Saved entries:
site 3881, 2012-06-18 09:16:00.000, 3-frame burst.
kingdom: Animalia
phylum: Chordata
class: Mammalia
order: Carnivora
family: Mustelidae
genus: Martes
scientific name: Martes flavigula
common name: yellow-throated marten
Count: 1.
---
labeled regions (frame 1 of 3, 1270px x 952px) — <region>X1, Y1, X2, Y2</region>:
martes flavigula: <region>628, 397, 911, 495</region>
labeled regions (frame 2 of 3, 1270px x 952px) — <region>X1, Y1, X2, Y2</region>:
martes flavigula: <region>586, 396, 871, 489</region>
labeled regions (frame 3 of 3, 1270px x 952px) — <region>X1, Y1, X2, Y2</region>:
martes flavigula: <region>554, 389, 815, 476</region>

What this task involves
Nothing but the lines from the one holding "family: Mustelidae" to the end of the entries should be returned, each exactly as it stands.

Answer box
family: Mustelidae
genus: Martes
scientific name: Martes flavigula
common name: yellow-throated marten
Count: 1.
---
labeled regions (frame 1 of 3, 1270px x 952px) — <region>X1, Y1, X2, Y2</region>:
martes flavigula: <region>628, 397, 911, 495</region>
labeled regions (frame 2 of 3, 1270px x 952px) — <region>X1, Y1, X2, Y2</region>:
martes flavigula: <region>586, 396, 871, 489</region>
labeled regions (frame 3 of 3, 1270px x 952px) — <region>X1, Y1, X2, Y2</region>:
martes flavigula: <region>554, 389, 815, 476</region>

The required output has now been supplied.